The Dyke and the Dybbuk
- First edition
- Author: Ellen Galford
- Language: English
- Genre: Satire, fantasy, Jewish folklore, lesbian fiction
- Published: Virago Press, 1993
- Publication place: United Kingdom
- ISBN: 9781853814495

= The Dyke and the Dybbuk =

1993 novel by Ellen Galford

The Dyke and the Dybbuk is a 1993 novel by Ellen Galford.

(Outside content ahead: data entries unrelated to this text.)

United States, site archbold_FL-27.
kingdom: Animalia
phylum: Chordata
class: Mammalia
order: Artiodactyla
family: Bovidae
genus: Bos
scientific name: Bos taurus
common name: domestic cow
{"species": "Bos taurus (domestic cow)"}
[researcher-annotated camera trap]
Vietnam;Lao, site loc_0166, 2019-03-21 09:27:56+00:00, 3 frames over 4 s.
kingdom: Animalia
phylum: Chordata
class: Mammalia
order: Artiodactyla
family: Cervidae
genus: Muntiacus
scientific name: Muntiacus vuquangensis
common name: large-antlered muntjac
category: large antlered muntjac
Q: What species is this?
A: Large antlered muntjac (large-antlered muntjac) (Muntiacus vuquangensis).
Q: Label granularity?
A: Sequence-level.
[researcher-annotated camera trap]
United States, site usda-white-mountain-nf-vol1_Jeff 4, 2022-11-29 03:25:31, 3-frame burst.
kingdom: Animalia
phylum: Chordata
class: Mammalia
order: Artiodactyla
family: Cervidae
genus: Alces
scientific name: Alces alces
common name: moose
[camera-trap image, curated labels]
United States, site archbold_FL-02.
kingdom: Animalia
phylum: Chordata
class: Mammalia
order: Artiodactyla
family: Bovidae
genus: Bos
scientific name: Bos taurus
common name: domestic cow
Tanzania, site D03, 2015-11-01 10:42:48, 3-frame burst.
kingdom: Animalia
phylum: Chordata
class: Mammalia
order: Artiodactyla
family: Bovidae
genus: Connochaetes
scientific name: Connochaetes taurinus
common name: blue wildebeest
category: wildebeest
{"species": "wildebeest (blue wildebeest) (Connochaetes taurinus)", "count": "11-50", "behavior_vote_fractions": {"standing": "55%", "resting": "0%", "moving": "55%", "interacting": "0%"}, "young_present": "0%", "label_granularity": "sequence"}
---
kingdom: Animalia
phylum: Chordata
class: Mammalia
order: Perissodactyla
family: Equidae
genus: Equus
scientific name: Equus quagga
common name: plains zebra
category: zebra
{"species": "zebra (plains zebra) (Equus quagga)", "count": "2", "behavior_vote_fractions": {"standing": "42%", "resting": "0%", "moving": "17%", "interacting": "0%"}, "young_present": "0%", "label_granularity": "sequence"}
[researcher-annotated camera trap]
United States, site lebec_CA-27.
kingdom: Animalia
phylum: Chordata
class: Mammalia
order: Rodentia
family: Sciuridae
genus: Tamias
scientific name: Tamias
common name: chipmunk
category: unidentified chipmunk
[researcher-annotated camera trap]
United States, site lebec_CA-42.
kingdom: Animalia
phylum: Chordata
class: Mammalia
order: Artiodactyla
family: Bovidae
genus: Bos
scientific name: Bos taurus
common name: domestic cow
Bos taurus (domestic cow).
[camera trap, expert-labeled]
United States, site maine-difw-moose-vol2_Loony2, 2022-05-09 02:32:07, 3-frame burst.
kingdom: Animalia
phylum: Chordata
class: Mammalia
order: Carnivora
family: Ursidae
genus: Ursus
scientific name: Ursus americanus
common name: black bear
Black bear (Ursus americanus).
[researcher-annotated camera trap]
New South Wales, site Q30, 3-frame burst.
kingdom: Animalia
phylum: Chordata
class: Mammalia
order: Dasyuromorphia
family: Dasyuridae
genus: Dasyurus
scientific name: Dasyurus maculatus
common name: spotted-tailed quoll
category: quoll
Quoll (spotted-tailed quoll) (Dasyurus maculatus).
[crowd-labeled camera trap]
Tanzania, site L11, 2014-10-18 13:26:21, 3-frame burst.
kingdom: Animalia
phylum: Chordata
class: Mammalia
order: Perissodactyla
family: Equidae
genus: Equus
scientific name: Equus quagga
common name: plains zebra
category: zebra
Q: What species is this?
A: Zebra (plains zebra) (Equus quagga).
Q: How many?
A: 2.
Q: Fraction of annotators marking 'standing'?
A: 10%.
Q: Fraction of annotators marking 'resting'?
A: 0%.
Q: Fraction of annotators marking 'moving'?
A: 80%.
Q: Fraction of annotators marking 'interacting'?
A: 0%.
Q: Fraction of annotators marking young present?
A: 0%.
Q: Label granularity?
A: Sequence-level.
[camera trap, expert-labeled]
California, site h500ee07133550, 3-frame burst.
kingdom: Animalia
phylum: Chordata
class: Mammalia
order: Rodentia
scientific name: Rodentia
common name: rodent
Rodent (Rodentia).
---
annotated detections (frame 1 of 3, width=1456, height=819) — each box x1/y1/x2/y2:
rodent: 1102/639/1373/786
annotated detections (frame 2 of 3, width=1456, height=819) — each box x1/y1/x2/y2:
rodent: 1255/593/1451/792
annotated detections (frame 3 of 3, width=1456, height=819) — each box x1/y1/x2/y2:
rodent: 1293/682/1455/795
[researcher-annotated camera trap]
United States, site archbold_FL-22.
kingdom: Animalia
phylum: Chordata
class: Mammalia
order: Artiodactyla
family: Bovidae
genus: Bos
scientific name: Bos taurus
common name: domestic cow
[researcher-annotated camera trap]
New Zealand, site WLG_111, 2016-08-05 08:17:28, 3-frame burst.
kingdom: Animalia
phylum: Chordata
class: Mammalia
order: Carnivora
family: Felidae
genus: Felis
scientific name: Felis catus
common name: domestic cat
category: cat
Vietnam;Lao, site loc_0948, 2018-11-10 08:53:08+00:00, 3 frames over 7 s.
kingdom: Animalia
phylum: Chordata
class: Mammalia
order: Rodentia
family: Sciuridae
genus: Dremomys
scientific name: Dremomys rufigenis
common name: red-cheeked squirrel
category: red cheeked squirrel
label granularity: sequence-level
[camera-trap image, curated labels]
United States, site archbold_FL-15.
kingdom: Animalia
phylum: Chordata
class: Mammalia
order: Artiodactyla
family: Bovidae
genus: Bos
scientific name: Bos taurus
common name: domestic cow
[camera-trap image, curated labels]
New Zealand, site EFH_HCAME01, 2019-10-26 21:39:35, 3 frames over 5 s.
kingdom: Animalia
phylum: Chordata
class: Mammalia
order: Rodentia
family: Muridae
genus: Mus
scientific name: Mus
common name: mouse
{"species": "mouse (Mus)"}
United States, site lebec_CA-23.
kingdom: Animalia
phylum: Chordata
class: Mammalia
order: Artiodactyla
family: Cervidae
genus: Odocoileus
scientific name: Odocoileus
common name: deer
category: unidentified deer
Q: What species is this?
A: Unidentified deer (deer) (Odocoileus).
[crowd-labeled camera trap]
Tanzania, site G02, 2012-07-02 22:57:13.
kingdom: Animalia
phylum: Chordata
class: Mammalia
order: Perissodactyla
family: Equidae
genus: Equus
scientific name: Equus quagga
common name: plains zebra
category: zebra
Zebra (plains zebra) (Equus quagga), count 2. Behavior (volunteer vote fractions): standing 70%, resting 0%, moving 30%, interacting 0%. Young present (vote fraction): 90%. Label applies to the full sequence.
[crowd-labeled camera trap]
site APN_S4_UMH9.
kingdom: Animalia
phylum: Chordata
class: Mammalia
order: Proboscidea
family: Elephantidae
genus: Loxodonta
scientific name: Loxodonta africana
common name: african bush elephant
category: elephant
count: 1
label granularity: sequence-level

The novel is a satirical story based on Jewish folklore, in which an ancient dybbuk – a malicious possessing spirit – returns to haunt a modern-day London lesbian.

== Plot summary ==
Two hundred years ago, Anya's lover, Gittel, betrayed her and married a Torah scholar. Anya, bent on revenge, conjured up a curse according to which Gittel and every first-born female descendant for 33 generations would be possessed by a dybbuk and bear only daughters. The dybbuk Kokos gets assigned this job by the Head Office, but runs into trouble when the family gets help from her nemesis, the Sage of Limnititzk. The sage drives Kokos out of Gittel and traps her in a tree. Two centuries later, a bolt of lightning releases Kokos, but she has a hard time adjusting to the 20th century. Kokos, who is facing dismissal by the Head Office - now a multinational high-tech corporation - tracks down Gittel's descendant, Rainbow Rosenbloom, a political, lesbian film-critic and taxi driver. Rainbow, however, turns out to be far from an easy soul to haunt. If the dybbuk's job is to drive the possessed person mad, Kokos is at a loss as to what to do with a person who is already considered more than a little crazy by her friends and family. The approach Kokos chooses is to remake Rainbow into the ultimate "Nice Jewish Girl". Rainbow, who is now falling for a beautiful, and straight, orthodox woman, now even considers marrying a man and getting back to her religious roots to be close to her - a plan Kokos is pleased with, because it will give her future generations to possess.

== Themes ==
According to Mary Keller, "The book is a lesbian exploration of permeability, porosity, identity within contemporary Judaism". She writes that the name of the novel intentionally refers to the famous play and film "The Dybbuk" by S. Ansky, in order to appropriate the Jewish tradition which in itself rejects the lesbian identity and the novel's core concept of a dybbuk, to harness its transgressive nature, for "the promise of transformation" desired by contemporary feminist writers. Howard Schwartz emphasizes the transformative nature of this choice as well, noting that in the contemporary version, as exemplified by Galford, the dybbuk emerges as a sympathetic character, unlike the original tale.

== Reception ==
The novel was warmly received by the LGBT community and the literary community in general. Kirkus Reviews called it "A fun, feisty, feminist romp through Jewish folklore", and lauded its "craft, camp, and chutzpah". The Goodreads review calls it "hilarious", and the Jewniverse culture review termed the novel a not-to-be-missed "feisty romp through gay and Jewish history". The Times called it a "highly entertaining farce".

== Awards ==
- Lambda Literary Award, 1994
- Gay, Lesbian, and Bisexual Book Award, 1995

== Publishing History ==
The novel was first published in the UK in 1993 by Little, Brown Book Group and Virago Press. It was published in the US the following year, by Seal Press, who issued a new edition in 1998.

The novel was translated into Hebrew by Dana G. Peleg, as "הדייקית והדיבוק" (Hadaikit ve Hadibuk) in 2000, published by Shufra Publishing, Tel Aviv.